Vocal coaches can address issues of technique, but they are primarily focused on helping you hone and refine your overall presentation. Here are a few examples of things a vocal coach can address:
- Deportment: how you enter the room, how you interact with your pianist, how you introduce yourself, how you transition between pieces.
- Musical tradition and style: Handel shouldn’t sound the same as Puccini. A vocal coach can help you understand the differences between musical traditions, and how to incorporate elements that adjudicators will likely be listening for.
- Language: Whether you’re singing in a foreign language or your own native tongue, your audience needs to understand every word clearly. A vocal coach helps ensure that your texts are clear, accurate and understandable.
- Stage work: Where should you be looking? Should you move or stand still?
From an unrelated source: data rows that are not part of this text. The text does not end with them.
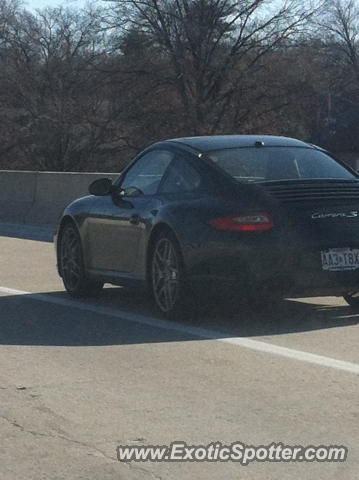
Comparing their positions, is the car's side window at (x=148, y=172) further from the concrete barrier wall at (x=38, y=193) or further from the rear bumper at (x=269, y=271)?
the concrete barrier wall at (x=38, y=193)

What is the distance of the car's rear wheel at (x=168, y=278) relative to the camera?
8719mm

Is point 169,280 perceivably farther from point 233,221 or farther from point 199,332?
point 233,221

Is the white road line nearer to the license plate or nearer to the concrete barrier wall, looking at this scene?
the license plate

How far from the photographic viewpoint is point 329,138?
168 ft

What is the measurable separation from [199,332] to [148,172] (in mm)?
1962

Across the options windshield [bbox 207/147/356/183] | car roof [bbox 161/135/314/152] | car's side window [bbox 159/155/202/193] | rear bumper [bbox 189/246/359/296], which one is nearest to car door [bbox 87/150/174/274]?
car's side window [bbox 159/155/202/193]

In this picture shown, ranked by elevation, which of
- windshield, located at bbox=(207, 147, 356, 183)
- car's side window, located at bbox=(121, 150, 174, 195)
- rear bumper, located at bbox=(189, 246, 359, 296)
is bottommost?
rear bumper, located at bbox=(189, 246, 359, 296)

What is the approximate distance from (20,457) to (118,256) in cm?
469

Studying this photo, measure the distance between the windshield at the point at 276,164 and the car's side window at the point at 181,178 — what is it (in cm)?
21

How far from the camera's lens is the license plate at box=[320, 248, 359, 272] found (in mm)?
8516

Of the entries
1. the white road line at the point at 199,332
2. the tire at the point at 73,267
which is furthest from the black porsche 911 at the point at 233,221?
the tire at the point at 73,267

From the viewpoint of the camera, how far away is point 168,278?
892 centimetres

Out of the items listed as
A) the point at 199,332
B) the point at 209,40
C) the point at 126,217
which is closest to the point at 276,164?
the point at 126,217

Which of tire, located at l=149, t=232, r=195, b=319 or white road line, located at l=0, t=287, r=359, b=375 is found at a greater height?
tire, located at l=149, t=232, r=195, b=319
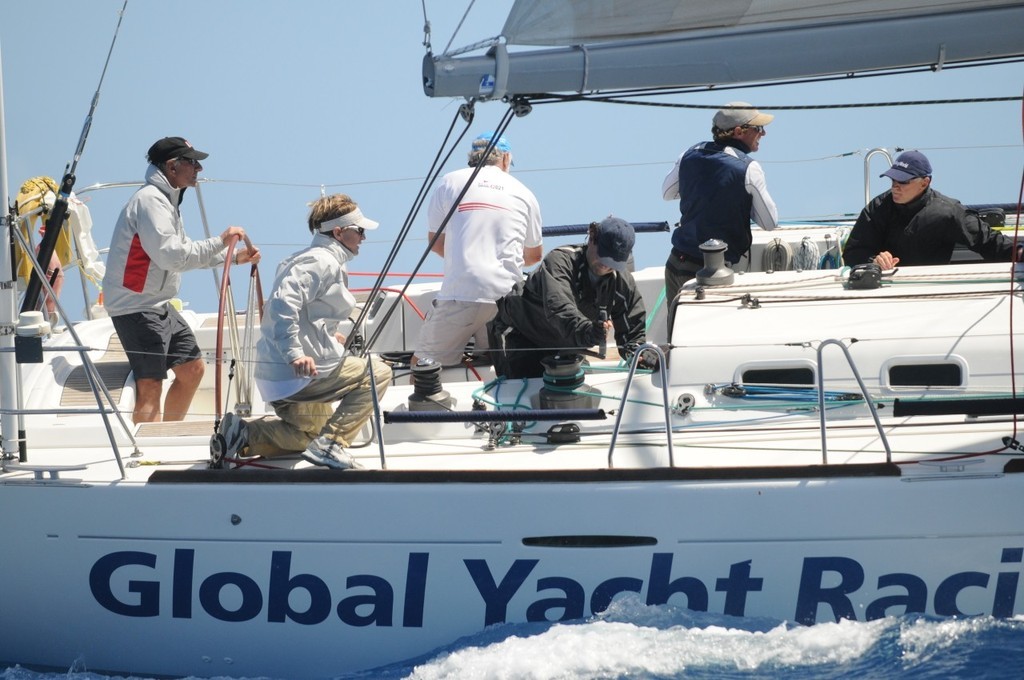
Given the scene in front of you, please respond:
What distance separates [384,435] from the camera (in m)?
4.77

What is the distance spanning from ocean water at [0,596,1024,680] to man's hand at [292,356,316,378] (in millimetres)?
1068

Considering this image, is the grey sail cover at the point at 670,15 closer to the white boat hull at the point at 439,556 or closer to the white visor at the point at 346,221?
the white visor at the point at 346,221

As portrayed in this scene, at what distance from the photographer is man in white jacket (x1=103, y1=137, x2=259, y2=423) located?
16.1 ft

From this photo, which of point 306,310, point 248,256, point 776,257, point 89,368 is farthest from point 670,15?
point 776,257

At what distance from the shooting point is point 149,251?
193 inches

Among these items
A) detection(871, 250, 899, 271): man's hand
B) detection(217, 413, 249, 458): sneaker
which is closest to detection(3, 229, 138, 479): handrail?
detection(217, 413, 249, 458): sneaker

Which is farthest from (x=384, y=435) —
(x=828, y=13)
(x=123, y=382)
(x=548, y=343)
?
(x=828, y=13)

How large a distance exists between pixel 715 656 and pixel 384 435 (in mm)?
1539

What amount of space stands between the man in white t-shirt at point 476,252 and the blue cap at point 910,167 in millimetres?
1574

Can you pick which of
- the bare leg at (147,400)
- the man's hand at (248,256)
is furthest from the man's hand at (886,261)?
the bare leg at (147,400)

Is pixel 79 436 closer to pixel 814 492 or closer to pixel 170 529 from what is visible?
pixel 170 529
What should you do if you’re singing to another person in your song?
- The “third line”: in other words, what inspiration can be drawn from the text and music to create a 3-dimensional, authentic character to present in performance?
- Performance anxiety: many vocal coaches have experience working with performers who suffer from performance anxiety, and can give you techniques to help keep you focused and calm in the audition room.
It’s important to note that just as it takes time to master your technique, it takes time to incorporate a coach’s feedback into your performance. Do not wait until the week of your performance to seek out a coach. To be your most prepared and comfortable, work with a coach at least two weeks prior to your performance.
Working with a vocal coach, in conjunction with your voice teacher, can help you understand your music more deeply, more richly, more completely, which will only serve to further engage your audience. And moving others is what performance is all about! So now that you know…get thee to a coach!